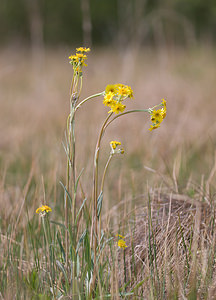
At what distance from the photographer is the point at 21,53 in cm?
1121

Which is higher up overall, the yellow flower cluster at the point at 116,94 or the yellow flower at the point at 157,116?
the yellow flower cluster at the point at 116,94

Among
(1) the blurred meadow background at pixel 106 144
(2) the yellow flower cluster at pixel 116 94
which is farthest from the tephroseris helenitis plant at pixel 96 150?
(1) the blurred meadow background at pixel 106 144

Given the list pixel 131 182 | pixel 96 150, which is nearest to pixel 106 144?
pixel 131 182

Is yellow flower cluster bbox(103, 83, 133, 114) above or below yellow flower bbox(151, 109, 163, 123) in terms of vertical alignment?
above

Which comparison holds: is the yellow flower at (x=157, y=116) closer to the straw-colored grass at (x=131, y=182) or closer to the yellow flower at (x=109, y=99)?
the yellow flower at (x=109, y=99)

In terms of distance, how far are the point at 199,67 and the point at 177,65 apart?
21.2 inches

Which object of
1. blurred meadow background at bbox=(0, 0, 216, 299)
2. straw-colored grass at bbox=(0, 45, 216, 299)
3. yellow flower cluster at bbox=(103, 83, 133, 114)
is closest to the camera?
yellow flower cluster at bbox=(103, 83, 133, 114)

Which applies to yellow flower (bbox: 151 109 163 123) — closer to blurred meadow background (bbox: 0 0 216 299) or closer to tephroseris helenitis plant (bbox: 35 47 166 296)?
tephroseris helenitis plant (bbox: 35 47 166 296)

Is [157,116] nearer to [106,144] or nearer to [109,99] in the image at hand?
[109,99]

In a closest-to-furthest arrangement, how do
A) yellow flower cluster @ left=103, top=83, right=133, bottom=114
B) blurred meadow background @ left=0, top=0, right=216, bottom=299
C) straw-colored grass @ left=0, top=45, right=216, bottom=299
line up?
yellow flower cluster @ left=103, top=83, right=133, bottom=114
straw-colored grass @ left=0, top=45, right=216, bottom=299
blurred meadow background @ left=0, top=0, right=216, bottom=299

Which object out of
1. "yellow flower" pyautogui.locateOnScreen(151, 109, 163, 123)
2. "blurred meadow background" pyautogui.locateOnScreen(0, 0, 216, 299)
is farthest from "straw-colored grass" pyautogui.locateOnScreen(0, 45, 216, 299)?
"yellow flower" pyautogui.locateOnScreen(151, 109, 163, 123)

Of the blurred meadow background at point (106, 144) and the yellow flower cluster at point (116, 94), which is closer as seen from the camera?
the yellow flower cluster at point (116, 94)

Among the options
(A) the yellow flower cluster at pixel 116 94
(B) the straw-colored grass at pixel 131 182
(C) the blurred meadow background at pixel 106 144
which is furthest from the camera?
(C) the blurred meadow background at pixel 106 144

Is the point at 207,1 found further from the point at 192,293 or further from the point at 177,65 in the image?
the point at 192,293
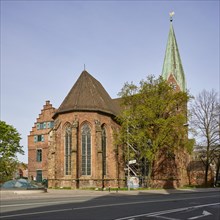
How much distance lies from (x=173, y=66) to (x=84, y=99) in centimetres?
2124

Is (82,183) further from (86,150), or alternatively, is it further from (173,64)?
(173,64)

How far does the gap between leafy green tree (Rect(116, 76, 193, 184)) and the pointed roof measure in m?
3.53

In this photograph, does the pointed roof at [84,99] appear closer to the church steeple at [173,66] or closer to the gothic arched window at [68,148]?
the gothic arched window at [68,148]

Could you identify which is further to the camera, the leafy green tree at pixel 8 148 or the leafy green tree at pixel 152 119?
the leafy green tree at pixel 8 148

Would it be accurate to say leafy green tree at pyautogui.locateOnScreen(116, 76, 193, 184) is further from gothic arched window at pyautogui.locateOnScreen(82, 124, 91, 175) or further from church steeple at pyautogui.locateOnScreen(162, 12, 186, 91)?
church steeple at pyautogui.locateOnScreen(162, 12, 186, 91)

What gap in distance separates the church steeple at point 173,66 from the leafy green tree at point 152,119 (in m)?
17.0

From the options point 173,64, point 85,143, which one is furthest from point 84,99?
point 173,64

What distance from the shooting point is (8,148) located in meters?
47.0

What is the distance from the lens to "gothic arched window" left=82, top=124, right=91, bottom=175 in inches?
1469

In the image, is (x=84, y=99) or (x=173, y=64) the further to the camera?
(x=173, y=64)

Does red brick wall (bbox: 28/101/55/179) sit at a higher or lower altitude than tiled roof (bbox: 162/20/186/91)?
lower

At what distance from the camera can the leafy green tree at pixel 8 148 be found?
46438 millimetres

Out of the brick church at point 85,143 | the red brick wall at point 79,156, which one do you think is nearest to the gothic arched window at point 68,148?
the brick church at point 85,143

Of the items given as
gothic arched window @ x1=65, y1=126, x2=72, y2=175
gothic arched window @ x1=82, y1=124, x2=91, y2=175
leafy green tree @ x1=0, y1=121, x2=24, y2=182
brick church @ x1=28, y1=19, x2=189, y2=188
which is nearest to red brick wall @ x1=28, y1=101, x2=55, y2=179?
leafy green tree @ x1=0, y1=121, x2=24, y2=182
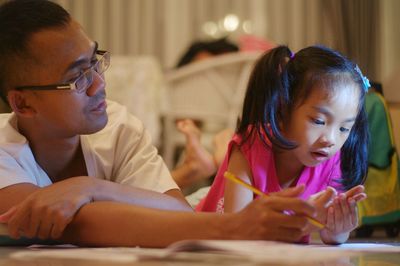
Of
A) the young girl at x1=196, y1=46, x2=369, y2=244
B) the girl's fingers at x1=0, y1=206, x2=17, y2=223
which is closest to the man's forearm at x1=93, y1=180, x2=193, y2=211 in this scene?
the girl's fingers at x1=0, y1=206, x2=17, y2=223

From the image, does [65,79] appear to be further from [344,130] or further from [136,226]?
[344,130]

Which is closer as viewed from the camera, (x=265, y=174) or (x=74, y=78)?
(x=74, y=78)

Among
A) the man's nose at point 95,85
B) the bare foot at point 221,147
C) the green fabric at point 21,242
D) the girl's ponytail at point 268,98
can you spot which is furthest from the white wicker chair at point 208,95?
the green fabric at point 21,242

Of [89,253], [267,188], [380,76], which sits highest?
[89,253]

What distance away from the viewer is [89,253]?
1.21 m

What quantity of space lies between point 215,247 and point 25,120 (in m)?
0.74

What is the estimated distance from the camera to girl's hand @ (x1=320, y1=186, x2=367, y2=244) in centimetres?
146

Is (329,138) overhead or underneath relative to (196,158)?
overhead

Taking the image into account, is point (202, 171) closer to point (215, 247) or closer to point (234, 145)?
point (234, 145)

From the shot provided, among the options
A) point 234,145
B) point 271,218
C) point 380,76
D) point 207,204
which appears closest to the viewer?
point 271,218

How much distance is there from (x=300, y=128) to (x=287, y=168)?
168 mm

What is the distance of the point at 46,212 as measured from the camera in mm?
1340

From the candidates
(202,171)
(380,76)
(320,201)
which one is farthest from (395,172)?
(380,76)

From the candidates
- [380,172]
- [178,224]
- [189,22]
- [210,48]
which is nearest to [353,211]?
[178,224]
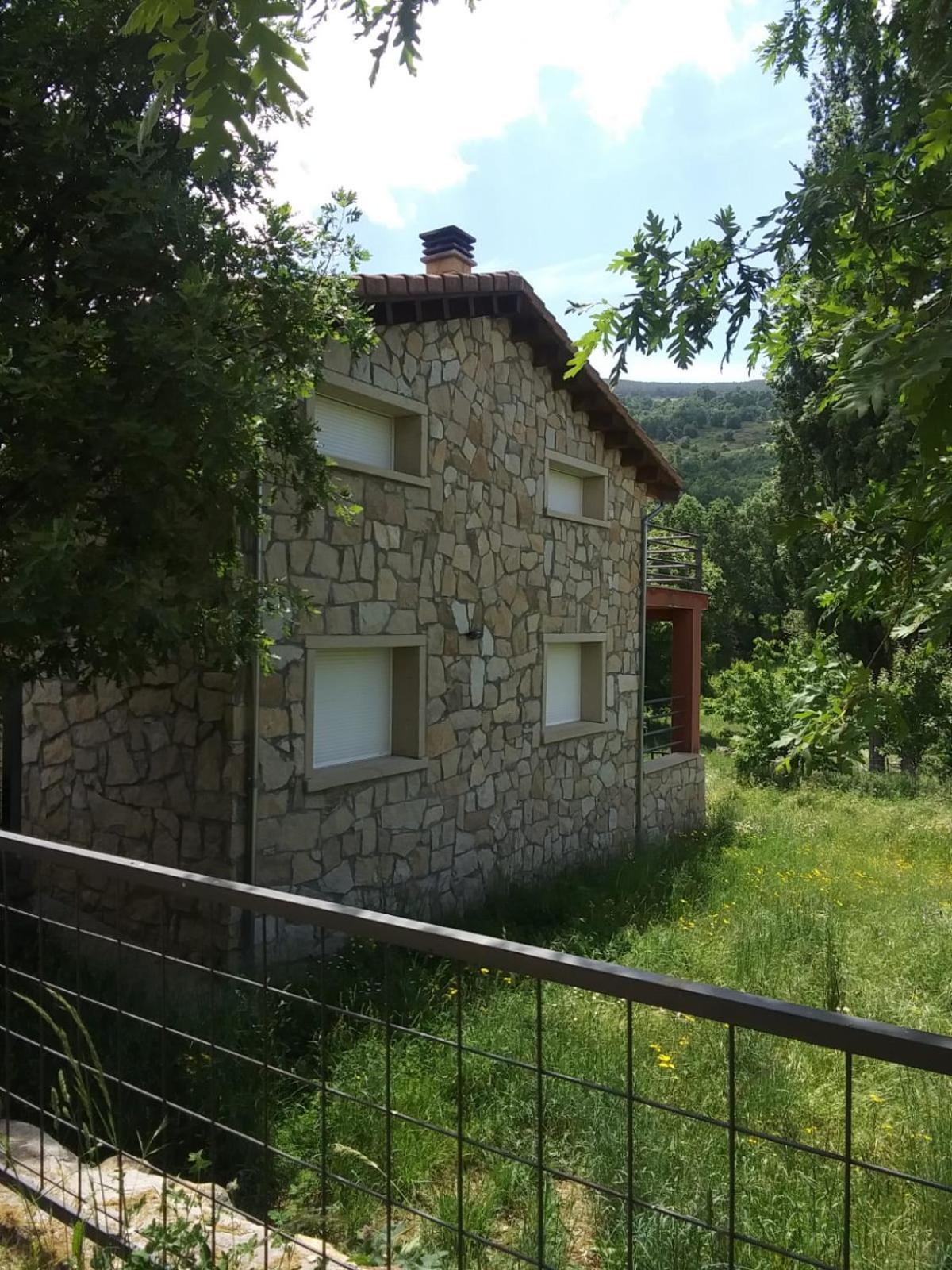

┄┄┄┄┄┄

Directions: Please repeat everything from the start of the records down to the line containing "21.2 inches", with that line included, word for word. Leave the pictures out.

Correct output:
At what distance from the photographer is the point at 21,53 in cm?
1121

Which is higher up overall, the yellow flower cluster at the point at 116,94 or the yellow flower at the point at 157,116?
the yellow flower cluster at the point at 116,94

Among
(1) the blurred meadow background at pixel 106 144
(2) the yellow flower cluster at pixel 116 94
which is farthest from the tephroseris helenitis plant at pixel 96 150?
(1) the blurred meadow background at pixel 106 144

Given the list pixel 131 182 | pixel 96 150, which is nearest to pixel 106 144?
pixel 131 182

Is yellow flower cluster bbox(103, 83, 133, 114) above or below yellow flower bbox(151, 109, 163, 123) in terms of vertical alignment?
above

Which comparison holds: is the yellow flower at (x=157, y=116) closer to the straw-colored grass at (x=131, y=182) or closer to the yellow flower at (x=109, y=99)?
the yellow flower at (x=109, y=99)

In terms of distance, how far are the point at 199,67 and the point at 177,65 apart?
21.2 inches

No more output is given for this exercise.